Start of The input
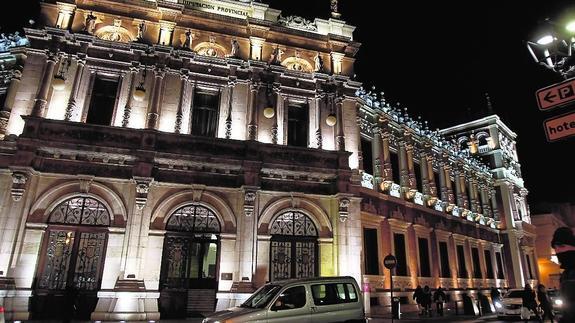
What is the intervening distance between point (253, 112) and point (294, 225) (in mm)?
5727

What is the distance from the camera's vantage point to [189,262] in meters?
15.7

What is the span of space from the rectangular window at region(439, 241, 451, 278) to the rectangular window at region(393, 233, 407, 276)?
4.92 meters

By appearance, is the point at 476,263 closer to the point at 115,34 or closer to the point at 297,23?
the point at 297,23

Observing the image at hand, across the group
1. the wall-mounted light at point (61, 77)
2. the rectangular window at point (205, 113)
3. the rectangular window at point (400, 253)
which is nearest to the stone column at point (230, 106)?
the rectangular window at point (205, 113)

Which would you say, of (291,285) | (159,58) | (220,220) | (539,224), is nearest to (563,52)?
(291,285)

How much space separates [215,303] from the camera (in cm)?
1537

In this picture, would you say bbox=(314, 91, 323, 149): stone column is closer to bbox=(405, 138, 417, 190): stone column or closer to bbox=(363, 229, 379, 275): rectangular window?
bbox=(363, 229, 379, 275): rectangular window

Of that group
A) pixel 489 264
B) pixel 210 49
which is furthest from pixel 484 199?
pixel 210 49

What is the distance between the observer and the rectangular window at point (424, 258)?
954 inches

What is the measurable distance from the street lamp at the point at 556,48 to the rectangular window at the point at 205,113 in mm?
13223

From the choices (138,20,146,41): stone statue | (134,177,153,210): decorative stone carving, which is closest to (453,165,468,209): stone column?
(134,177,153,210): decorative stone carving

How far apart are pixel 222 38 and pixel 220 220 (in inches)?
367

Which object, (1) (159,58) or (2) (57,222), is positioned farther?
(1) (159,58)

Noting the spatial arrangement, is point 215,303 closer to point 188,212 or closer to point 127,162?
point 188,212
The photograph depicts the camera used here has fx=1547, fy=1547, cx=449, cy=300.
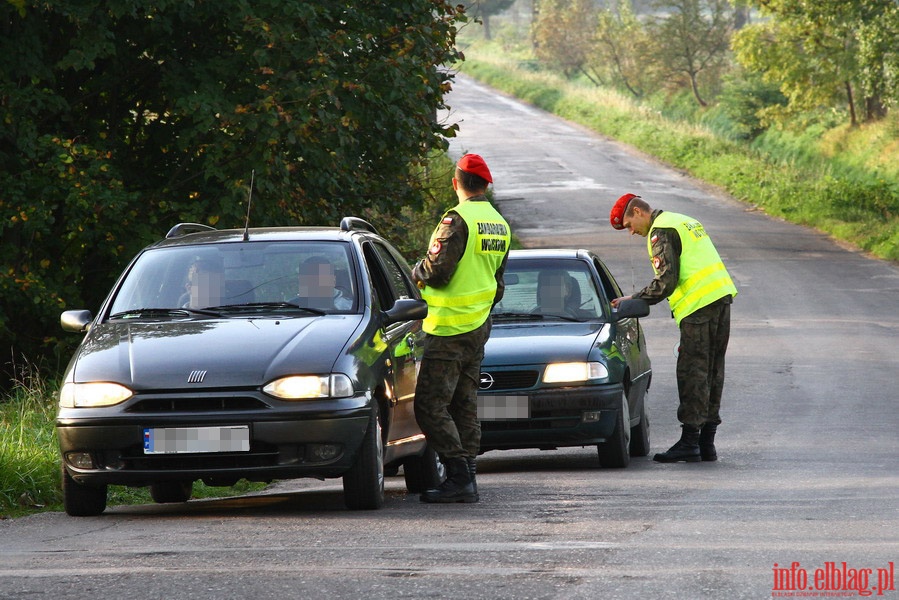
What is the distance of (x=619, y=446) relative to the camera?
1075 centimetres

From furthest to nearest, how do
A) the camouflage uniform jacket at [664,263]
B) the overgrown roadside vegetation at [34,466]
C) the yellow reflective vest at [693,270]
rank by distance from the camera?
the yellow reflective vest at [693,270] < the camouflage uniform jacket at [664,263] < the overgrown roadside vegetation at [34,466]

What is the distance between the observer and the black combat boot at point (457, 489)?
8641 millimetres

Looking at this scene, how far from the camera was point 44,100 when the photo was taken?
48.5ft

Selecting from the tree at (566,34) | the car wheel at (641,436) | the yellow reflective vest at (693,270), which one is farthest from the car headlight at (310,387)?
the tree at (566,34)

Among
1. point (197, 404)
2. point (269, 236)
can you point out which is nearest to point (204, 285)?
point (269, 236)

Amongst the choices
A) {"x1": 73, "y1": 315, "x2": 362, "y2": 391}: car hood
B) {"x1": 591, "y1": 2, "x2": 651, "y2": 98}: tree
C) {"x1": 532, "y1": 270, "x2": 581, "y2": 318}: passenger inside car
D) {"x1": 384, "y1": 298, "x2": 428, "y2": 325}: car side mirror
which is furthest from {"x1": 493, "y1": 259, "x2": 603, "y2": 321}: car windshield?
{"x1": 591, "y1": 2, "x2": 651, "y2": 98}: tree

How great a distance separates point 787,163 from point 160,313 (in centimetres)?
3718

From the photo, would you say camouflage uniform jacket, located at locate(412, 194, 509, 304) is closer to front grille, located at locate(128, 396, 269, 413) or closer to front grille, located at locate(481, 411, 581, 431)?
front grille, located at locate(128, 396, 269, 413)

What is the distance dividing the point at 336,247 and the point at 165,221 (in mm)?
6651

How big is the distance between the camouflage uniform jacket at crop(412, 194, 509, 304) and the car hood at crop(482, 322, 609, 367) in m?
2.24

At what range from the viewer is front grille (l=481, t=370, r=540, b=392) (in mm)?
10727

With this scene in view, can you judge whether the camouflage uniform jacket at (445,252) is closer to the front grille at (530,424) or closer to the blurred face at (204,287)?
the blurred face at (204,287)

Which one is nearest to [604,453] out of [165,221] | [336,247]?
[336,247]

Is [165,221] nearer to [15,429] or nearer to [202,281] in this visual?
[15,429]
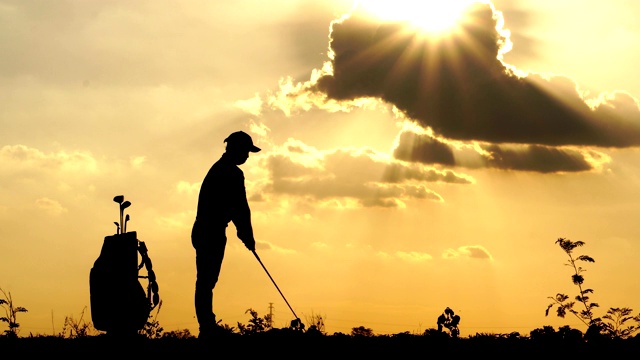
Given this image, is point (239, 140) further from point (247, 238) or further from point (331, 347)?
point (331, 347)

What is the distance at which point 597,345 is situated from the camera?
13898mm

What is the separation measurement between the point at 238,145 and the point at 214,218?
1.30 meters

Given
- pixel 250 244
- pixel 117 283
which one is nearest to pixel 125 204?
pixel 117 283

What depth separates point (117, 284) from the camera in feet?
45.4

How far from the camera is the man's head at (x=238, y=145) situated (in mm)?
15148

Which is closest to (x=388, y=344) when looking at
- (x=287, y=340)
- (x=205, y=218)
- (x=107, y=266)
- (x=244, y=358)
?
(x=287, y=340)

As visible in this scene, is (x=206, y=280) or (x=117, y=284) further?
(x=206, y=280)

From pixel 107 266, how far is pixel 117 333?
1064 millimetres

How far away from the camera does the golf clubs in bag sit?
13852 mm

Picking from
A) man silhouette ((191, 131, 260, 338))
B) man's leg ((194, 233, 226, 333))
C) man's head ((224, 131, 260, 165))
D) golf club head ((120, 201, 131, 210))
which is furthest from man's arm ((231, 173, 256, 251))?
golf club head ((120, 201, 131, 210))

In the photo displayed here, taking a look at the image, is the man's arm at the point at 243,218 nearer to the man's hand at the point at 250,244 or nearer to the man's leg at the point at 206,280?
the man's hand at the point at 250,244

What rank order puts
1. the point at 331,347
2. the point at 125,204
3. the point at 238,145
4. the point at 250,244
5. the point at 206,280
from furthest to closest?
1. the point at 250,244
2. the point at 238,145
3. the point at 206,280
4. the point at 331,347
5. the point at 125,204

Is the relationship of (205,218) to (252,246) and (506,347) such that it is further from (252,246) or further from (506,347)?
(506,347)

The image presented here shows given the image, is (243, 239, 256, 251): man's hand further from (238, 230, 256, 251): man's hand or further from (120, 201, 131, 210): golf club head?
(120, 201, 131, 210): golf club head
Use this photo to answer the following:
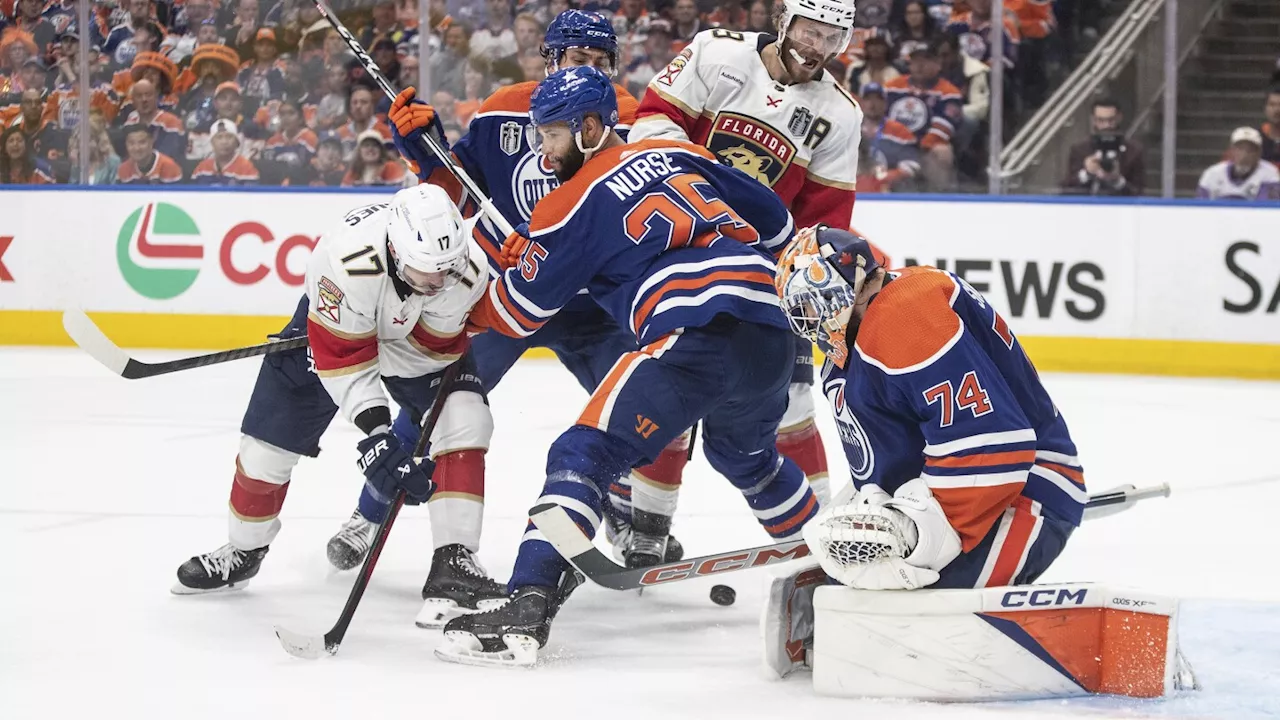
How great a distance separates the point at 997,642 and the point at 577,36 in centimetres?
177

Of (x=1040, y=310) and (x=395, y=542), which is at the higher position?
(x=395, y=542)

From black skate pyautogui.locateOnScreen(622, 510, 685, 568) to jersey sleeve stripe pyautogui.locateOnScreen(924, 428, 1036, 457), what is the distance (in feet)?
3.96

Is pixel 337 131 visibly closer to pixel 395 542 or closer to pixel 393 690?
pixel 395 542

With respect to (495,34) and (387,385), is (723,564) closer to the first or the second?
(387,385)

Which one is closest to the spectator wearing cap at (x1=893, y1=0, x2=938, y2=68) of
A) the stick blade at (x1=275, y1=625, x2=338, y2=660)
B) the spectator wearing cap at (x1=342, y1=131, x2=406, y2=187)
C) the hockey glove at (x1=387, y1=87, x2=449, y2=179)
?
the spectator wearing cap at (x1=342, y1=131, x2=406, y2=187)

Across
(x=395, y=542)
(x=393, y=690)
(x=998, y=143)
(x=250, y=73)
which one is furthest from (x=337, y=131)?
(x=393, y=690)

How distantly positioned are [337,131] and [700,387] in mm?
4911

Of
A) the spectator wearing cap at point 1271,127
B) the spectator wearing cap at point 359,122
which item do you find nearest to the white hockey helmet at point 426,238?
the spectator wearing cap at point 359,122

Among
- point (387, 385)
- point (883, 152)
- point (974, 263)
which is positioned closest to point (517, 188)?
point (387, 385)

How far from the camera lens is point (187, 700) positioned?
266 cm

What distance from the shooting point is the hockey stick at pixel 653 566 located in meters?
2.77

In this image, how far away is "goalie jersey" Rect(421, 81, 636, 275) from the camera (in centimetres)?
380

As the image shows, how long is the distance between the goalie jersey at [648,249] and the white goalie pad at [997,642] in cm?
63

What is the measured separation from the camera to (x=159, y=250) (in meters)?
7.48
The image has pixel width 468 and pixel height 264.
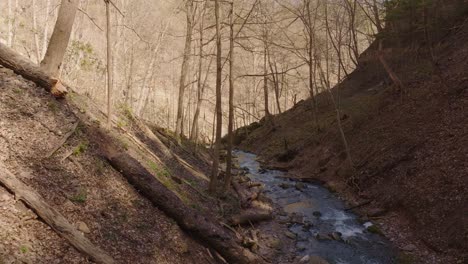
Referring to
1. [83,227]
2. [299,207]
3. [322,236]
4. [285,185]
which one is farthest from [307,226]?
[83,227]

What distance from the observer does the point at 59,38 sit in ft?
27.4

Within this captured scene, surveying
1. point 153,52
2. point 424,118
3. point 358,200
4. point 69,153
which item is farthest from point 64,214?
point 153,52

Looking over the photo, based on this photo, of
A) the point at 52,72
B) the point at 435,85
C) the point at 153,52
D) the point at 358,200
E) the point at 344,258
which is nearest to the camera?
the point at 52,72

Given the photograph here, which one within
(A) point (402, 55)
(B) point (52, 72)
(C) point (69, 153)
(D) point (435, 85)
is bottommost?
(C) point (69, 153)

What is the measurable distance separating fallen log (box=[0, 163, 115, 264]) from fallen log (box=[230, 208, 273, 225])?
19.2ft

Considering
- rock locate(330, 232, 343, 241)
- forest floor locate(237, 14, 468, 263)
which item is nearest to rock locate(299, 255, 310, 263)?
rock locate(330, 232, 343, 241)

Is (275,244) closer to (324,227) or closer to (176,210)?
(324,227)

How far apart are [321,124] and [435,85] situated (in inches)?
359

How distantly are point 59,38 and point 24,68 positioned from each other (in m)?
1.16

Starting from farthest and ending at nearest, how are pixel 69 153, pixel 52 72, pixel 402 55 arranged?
End of The input
Quote only the lines that start at the line holding "How far from the camera lens" and end at the last line of the entries, including both of those lines, and omit every picture.

How far from the camera lens is point (187, 700) positioned?
266 cm

What distance from the shooting point is the hockey stick at pixel 653 566 located in meters?
2.77

In this image, how far away is "goalie jersey" Rect(421, 81, 636, 275) from the camera (in centimetres)?
380

As the image shows, how long is the distance between the goalie jersey at [648,249] and the white goalie pad at [997,642] in cm?
63

What is the measured separation from the camera to (x=159, y=250) (in meters)?
7.48
The image has pixel width 468 and pixel height 264.
Referring to
1. [83,227]
2. [299,207]
3. [322,236]
4. [285,185]
which one is farthest from [307,226]?
[83,227]

What distance from the observer does the point at 59,38 sit in ft?
27.4

Within this captured scene, surveying
1. point 153,52
2. point 424,118
3. point 358,200
4. point 69,153
which item is farthest from point 64,214?
point 153,52

Looking over the photo, based on this photo, of
A) the point at 52,72
B) the point at 435,85
C) the point at 153,52
D) the point at 358,200
E) the point at 344,258
which is nearest to the camera?
the point at 52,72

Given the photograph here, which one within
(A) point (402, 55)
(B) point (52, 72)
(C) point (69, 153)
(D) point (435, 85)
is bottommost?
(C) point (69, 153)

What is the measurable distance separating fallen log (box=[0, 163, 115, 264]) from fallen log (box=[230, 208, 273, 225])?
19.2ft

Considering
- rock locate(330, 232, 343, 241)
- forest floor locate(237, 14, 468, 263)
which item is nearest to rock locate(299, 255, 310, 263)?
rock locate(330, 232, 343, 241)

Is (275,244) closer to (324,227) or closer to (176,210)?
(324,227)

How far apart are [321,124] and [435,85] situated (in inches)?
359

How distantly are point 59,38 and point 24,68 positioned from each other (in m)?
1.16

Starting from farthest and ending at nearest, how are pixel 69 153, pixel 52 72, pixel 402 55 arranged?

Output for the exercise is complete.